Abschliessend skizziere ich vier Konsequenzen für die Universität aus einem solchen Wissenschaftsverständnis.

1. Die Universität wird die Ausbildung der Studierenden auf die Anforderungen der sich schnell wandelnden Wissensgesellschaft abstimmen. In den neu erarbeiteten Studiengängen unserer Universität fördern wir die transdisziplinäre Reflexion. Entsprechende, in die einzelnen Studiengänge eingebaute Unterrichtseinheiten erlauben es den Studierenden, sich mit der gesellschaftlichen Bedingtheit ihres jeweiligen Fachgebietes zu befassen. Dabei denke ich insbesondere

an Themen wie Ethik, Gender, Umwelt oder Theorie und Soziologie der Wissenschaft.

2. Zu Beginn meiner Rede sprach ich von verbreiteter Wissenschaftsskepsis, ja Wissenschaftsfeindlichkeit. Ich erwähnte ferner die diffusen und beschränkten Erwartungen an die Wissenschaft. Zum heterogenen Bild der Gesellschaft gehört ebenso, dass es überzogene Ansprüche an die Wissenschaft gibt. Zwar soll sie nicht mehr die Menschheitsgeschichte lenken und die letzten Wahrheiten bereitstellen, wohl aber erwartet man von der Wissenschaft die Lösung grosser Probleme wie zum Beispiel die Besiegung «des Krebses» oder das Zum-Verschwinden-Bringen des Hungers in der Welt. Als der amerikanische Präsident 1997 das 21. Jahrhundert als das Zeitalter von Hoffnung, Wissenschaft und Technologie ausrief, schränkte er zugleich ein und warnte vor zu grosser Euphorie, denn die Wissenschaft sei nicht Gott. 13 Die Wissenschaft wird die grossen Erwartungen nicht erfüllen können und darf sie nicht schüren. Ihr Selbstverständnis muss auf das Bewusstsein ausgerichtet sein, nicht mehr als einen Beitrag zur Lösung dieser globalen Probleme liefern zu können, ein Beitrag, der eingeflochten ist in den viel breiteren Prozess politischer, wirtschaftlicher, kultureller und eben auch ethischer Entscheidungen.

3. Ich bin sehr kritisch mit der Wissenschaft umgegangen, habe von Bescheidenheit und Beschränkung gesprochen, doch in dieser Rolle der Bescheidenheit und der Beschränkung hat die Wissenschaft berechtigte Erwartungen an die Gesellschaft, und ebensolche konkreten Erwartungen hat die Universität.
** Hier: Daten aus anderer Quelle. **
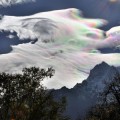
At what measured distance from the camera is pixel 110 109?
55.9 m

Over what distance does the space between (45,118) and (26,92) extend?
361 centimetres

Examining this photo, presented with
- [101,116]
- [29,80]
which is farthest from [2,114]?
[101,116]

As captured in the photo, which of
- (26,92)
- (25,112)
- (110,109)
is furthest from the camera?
(110,109)

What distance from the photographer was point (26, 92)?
43.6 meters

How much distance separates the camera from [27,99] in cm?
4344

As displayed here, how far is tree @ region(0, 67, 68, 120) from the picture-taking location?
1606 inches

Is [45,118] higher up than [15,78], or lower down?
lower down

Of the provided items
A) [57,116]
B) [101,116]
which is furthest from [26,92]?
[101,116]

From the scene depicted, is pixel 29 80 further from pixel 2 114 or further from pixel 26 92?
pixel 2 114

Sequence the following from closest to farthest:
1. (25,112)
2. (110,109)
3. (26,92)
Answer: (25,112), (26,92), (110,109)

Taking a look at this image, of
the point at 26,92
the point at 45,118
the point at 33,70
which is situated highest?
the point at 33,70

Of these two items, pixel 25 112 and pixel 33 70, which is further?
pixel 33 70

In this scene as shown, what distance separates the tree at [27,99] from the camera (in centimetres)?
4078

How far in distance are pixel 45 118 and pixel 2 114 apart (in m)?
4.74
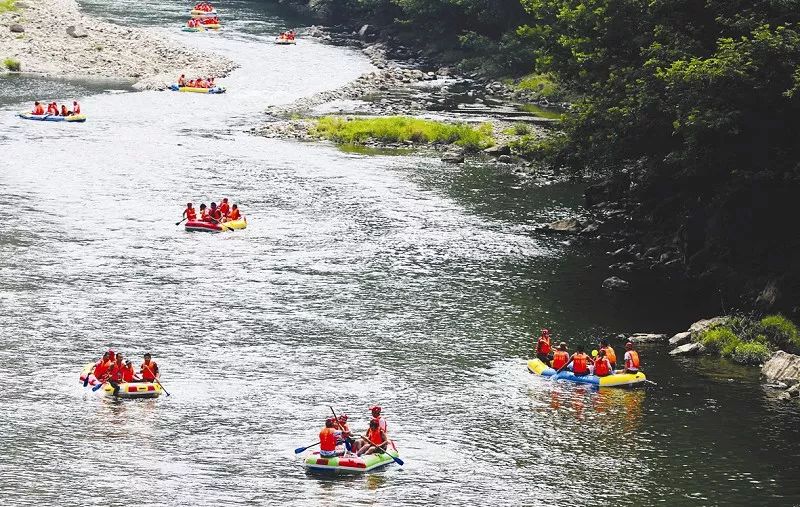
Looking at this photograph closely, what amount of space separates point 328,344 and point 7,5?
4115 inches

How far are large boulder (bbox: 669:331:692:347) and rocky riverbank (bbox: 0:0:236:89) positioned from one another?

Wenn der Wissenschaft, um mich abgekürzt auszudrücken, die Aufgabe zukommt, methodisch gesicherte Rationalität einzubringen, dann ist sie auch daran und an nichts Anderem zu messen. Die Gegenbeispiele liegen auf der Hand. Es gibt gar nicht so leise Stimmen, die nach dem nachweisbaren gesellschaftlichen und wirtschaftlichen «Nutzen» von Wissenschaft

fragen. Diese wiederkehrende Frage nach dem Nutzen bringt Wissenschaft in Verlegenheit. Denn sie lässt sich eben nur mit dem pauschalen Hinweis beantworten, dass wissenschaftliches Wissen, das Rationalität einbringt, für das Funktionieren einer demokratischen Gesellschaft unabdingbar ist. Wenn dieses Wissen in dem von mir beschriebenen Sinne prozesshaft eingebracht und auf diese Art wirksam wird, dann lässt sich solches Wissen nicht einfach im Ausland «einkaufen» oder im Internet abrufen. Heutigentags wird häufig damit argumentiert, dass Wissenschaft und Universitäten nötig seien, um die wirtschaftliche Konkurrenzfähigkeit der Schweiz zu sichern. Das ist zweifelsohne richtig, aber ebenso richtig ist auch, dass die beiden anderen Grossbereiche der Gesellschaft, nämlich Politik und Kultur, ebenso unabdingbar auf Rationalität angewiesen sind. Nur die der Rationalität verschriebene Wissenschaft kann der gesamten Gesellschaft einen solchen Dienst tun, und deswegen ist es sinnvoll, nötig und unabdingbar, dass der Staat für Wissenschaft und Universität aufkommt — und zwar sowohl für Lehre als auch für Forschung.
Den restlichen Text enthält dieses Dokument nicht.